Retraites, le grand débat

Le document gouvernemental d’orientation sur la réforme des retraites a obligé les socialistes à prendre position sur le sujet tandis que les syndicats, réaffirmaient leur hostilité.
En 17 pages et 14 propositions, le gouvernement montre que la réforme des retraites est la grande affaire de la fin du quinquennat, avant l’entrée en période électorale. Affaire d’autant plus délicate que le climat social, est tendu depuis le début de la crise financière, il risque de se durcir à cause de la crise monétaire et des mesures d’économies budgétaires imposées par le déchaînement des spéculateurs. Le Premier ministre et son ministre du travail, Eric Woerth, sont donc décidés à argumenter fermement pour tenter de convaincre l’opinion que les choix du gouvernement sont équilibrés.

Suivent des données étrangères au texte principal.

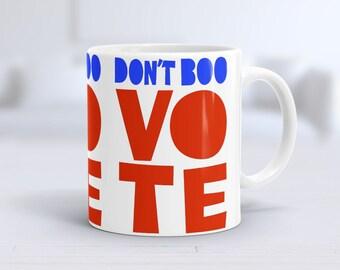 DON'T BOO VOTE, Coffee Mug, Mug, election 2016,  Gift Ideas, Ceramic Mug, Political gift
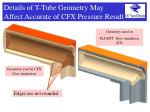 details of t tube geometry may affect accurate of cfx pressure result
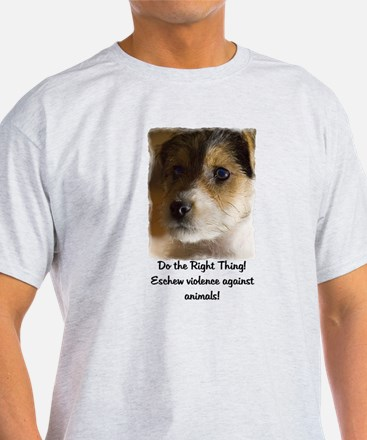 Do the Right Thing... T-Shirt
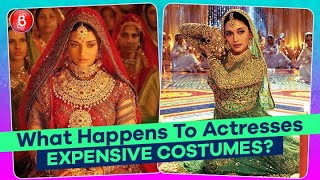 Ever Wondered What Happens To The EXPENSIVE Costumes Of Actresses? Find Out!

Le principe de la solidarité nationale est réaffirmé, mais il n’est pas exclu de procéder à une « réforme systémique », qui permettrait d’apporter « plus de transparence et de visibilité au système des retraites » formule peu... transparente qui ouvre éventuellement la voie à une réforme de plus grande envergure. Il n’est pas question de baisser les pensions des retraités, ni de procéder à une « hausse générale des impôts et des cotisations sociales » — ce qui permet cependant d’avoir recours à des augmentations partielles.

D’où le choix d’une réforme qui présente deux aspects principaux, eux-mêmes très équilibrés dans leur formulation : d’une part, une « augmentation progressive de la durée d’activité » ; d’autre part, la mise en place d’une contribution supplémentaire sur les hauts revenus et les revenus du capital qui ne seront pas compris dans le bouclier fiscal - ceci au nom de la solidarité entre tous les groupes sociaux.

Il est par ailleurs précisé que la mise en œuvre de la réforme sera progressive et qu’il sera tenu compte de la pénibilité du travail. Ce texte d’orientation a obligé la direction du Parti socialiste à publier sa doctrine en la matière, ce qu’elle redoutait, car, comme sur bien d’autres sujets, les socialistes ont des points de vue divergents sur les retraites. Un compromis a été trouvé, que Martine Aubry a présenté le 18 mai sans grande conviction - car elle envisageait en janvier dernier que l’on puisse repousser l’âge légal du départ en retraite « à 61 ou à 62 ans ». Tel n’est pas le choix qui a été fait par les dirigeants socialistes qui «  s’opposeront de toutes [leurs] forces au fait de repousser l’âge légal au-delà de 60 ans » avec « retraite choisie » au-delà de cette limite. Les socialistes proposent une augmentation modérée des cotisations salariales et patronales à partir de 2012 et, surtout, plusieurs mesures de taxation : surtaxe de l’impôt sur les sociétés payé par les banques, application de la CSG à tous les revenus du capital notamment.

Le Premier ministre a dénoncé la « démagogie » du Parti socialiste et l’a accusé de préparer un « choc fiscal » qui réduirait le pouvoir d’achat des classes moyennes par la taxation de l’intéressement et de la participation. Laurence Parisot, présidente du Medef, a pour sa part défendu le principe du maintien au travail au-delà de 60 ans ; Elle a refusé tout relèvement des cotisations et a réclamé la mise en place d’un système de retraites par capitalisation en complément au système de la répartition.

Mais la partie se jouera entre les auteurs de la réforme (Raymond Soubie, conseiller de Nicolas Sarkozy, François Fillon, Eric Woerth) et les syndicats, opposés au projet, mais qui va à la bataille en ordre dispersé : la plupart des organisations appellent à manifester dans toute la France le 27 mai alors que Force ouvrière a lancé un mot d’ordre de grève générale pour le 15 juin.